Desde a saída da professora ele está melhor?
Superbem. O mínimo que se desorganiza, já conseguem fazer o remanejo tranquilamente. Quando entra em crise, tem que fazer uma intervenção, tirar da sala, caminhar um pouco pela escola e depois voltar para sala para ele se acalmar. A professora não deixava, mandava ficar sentado ali. Imagina em crise de autismo ficar sentado. No ano passado, a professora atendia meu filho sem monitora nenhuma. Isso mostra como é possível. Agora, tinha ao menos dois adultos na sala de aula e isso acontecia. Foi um absurdo. É uma coisa que a gente não pode tolerar que aconteça.
O que fica de experiência com o episódio?
Que a gente tem que estar sempre cuidando dos nossos filhos na escola, pois não sabemos o que eles passam lá dentro. Seguir instintos, pois eu sabia que meu filho não estava bem no colégio, fiquei meses trabalhando angustiada. Uma professora que deveria ser uma pessoa preparada para atender ele, não era. Eu ainda estou me inteirando sobre o autismo, é tudo muito novo para mim. Não podemos aceitar que tratem mal ou tenham preconceito. Eu quero justiça, quero que ela pague pelo que fez com meu filho.
Contrapontos
O que disse Carlo Velho Masi, advogado da professora Vanessa Maciel Pereira:
"A defesa manifesta que, desde que tomou ciência da existência de uma investigação sobre os fatos, passou a colaborar ativamente com a delegacia responsável, fornecendo diversas provas que demonstram a inconsistência das acusações e requerendo diligências imprescindíveis à correta compreensão do ocorrido.
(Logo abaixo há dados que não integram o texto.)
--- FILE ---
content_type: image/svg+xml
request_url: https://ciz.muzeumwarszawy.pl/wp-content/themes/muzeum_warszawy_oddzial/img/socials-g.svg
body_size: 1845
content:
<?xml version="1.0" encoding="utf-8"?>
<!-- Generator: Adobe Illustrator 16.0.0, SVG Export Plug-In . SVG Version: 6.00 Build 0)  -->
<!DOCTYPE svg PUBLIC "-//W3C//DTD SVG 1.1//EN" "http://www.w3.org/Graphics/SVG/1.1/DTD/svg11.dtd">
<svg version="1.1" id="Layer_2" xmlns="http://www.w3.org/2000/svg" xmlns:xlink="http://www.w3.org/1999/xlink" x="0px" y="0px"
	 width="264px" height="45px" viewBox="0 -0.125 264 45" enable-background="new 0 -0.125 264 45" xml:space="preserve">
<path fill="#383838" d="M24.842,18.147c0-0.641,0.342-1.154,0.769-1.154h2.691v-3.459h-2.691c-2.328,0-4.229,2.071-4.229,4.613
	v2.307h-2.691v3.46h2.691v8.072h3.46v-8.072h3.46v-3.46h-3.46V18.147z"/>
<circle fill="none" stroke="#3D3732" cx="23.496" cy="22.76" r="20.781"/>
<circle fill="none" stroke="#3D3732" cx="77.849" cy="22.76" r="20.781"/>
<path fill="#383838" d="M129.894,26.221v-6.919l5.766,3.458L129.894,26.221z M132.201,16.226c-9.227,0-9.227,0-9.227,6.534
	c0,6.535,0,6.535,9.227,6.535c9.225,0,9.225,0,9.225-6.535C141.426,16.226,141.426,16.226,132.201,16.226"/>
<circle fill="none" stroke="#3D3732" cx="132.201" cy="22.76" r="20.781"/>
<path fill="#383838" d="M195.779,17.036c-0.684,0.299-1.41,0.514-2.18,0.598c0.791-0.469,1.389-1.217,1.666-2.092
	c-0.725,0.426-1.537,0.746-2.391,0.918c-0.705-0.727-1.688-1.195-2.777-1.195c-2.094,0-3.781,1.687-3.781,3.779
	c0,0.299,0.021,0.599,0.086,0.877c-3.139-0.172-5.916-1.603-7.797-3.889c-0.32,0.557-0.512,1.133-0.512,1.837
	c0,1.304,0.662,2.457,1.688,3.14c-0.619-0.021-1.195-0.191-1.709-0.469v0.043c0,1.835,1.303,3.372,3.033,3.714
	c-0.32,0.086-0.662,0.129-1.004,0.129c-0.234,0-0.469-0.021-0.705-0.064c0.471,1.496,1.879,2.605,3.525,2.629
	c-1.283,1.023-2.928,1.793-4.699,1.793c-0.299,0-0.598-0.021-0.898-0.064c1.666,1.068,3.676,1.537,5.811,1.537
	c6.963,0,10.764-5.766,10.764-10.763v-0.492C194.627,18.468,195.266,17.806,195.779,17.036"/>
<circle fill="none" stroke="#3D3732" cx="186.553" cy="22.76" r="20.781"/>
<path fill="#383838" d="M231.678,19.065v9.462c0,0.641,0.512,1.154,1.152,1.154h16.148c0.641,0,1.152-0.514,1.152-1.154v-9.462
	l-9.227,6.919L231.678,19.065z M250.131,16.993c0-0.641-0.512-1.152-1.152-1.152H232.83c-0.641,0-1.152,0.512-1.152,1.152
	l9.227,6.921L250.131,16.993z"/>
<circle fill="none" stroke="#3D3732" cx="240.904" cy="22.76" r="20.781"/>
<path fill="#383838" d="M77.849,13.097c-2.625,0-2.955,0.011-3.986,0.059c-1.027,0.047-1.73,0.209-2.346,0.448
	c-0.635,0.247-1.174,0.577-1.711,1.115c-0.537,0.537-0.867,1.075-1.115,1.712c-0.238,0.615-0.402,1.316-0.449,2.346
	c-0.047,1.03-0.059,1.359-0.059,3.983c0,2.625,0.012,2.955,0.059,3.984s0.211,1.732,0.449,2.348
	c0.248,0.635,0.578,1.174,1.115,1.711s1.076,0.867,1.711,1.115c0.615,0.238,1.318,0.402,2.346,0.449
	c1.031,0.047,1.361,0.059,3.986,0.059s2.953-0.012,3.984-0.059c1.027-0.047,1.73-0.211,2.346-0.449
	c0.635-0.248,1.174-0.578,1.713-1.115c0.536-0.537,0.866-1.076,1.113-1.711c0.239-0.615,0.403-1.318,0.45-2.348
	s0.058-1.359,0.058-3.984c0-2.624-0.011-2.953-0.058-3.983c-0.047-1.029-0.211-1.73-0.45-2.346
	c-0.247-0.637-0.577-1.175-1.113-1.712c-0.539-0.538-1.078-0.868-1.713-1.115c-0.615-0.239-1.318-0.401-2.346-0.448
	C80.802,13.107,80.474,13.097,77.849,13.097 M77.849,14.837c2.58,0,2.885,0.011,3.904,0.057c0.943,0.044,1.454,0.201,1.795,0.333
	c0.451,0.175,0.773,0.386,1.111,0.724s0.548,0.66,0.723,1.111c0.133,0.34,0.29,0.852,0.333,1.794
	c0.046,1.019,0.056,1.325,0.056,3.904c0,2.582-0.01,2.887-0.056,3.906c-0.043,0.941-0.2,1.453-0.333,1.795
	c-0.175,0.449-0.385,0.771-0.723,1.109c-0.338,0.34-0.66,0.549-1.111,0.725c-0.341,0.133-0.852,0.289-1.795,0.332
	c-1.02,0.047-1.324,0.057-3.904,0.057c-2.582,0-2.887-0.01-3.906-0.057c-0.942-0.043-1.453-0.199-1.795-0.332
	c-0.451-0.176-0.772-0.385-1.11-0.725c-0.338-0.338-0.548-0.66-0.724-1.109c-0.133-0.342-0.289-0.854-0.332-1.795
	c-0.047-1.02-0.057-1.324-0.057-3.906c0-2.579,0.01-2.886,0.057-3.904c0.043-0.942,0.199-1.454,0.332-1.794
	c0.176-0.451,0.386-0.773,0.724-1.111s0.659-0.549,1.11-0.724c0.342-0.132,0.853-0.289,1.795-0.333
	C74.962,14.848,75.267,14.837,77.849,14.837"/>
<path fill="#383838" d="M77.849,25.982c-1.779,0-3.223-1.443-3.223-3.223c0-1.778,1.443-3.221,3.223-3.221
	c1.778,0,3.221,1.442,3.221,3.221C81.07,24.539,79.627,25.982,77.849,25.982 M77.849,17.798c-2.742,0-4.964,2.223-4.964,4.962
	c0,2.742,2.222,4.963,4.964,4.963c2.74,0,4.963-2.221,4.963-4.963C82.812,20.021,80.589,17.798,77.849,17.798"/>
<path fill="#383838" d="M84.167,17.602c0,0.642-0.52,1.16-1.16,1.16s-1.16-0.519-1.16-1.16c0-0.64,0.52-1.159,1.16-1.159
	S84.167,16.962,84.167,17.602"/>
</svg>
Em mais de 20 anos de docência, Vanessa lidou com diversos alunos especiais e jamais praticou qualquer ato de discriminação, contando com o reconhecimento das escolas pelas quais passou e de muitos pais. Na realidade, não havia uma orientação clara e adequada do colégio em questão sobre como conter as crises do aluno, que frequentemente eram minimizadas pela direção para sua família. Certo é que a professora solicitou auxílio inúmeras vezes e viu-se obrigada a permanecer lidando com a situação para manter seu emprego, mesmo sem possuir uma formação específica para atendimento educacional especializado. Porém, em momento algum, a professora agrediu o aluno; apenas — e lamentavelmente — precisou defender-se sozinha, de forma proporcional e com os meios disponíveis, de mais um ataque, sem qualquer apoio de sua supervisão. O áudio encaminhado pela professora em grupo privado de colegas foi um desabafo pelo desprezo com que vinha sendo tratada há vários meses e apenas confirma que agiu em legítima defesa. Vanessa e sua Defesa técnica seguem à disposição das autoridades para esclarecer e trazer à tona a verdade, na medida que, até o momento, houve uma tentativa de tirar o foco da omissão do colégio diante dos pedidos de socorro da professora".
O que disse Cristiane Weizenmann, secretária-geral da Rede Romano:
Adotamos as medidas necessárias, encaminhamos o caso para os órgãos competentes e não vamos comentar mais detalhes por envolver a situação de um menor.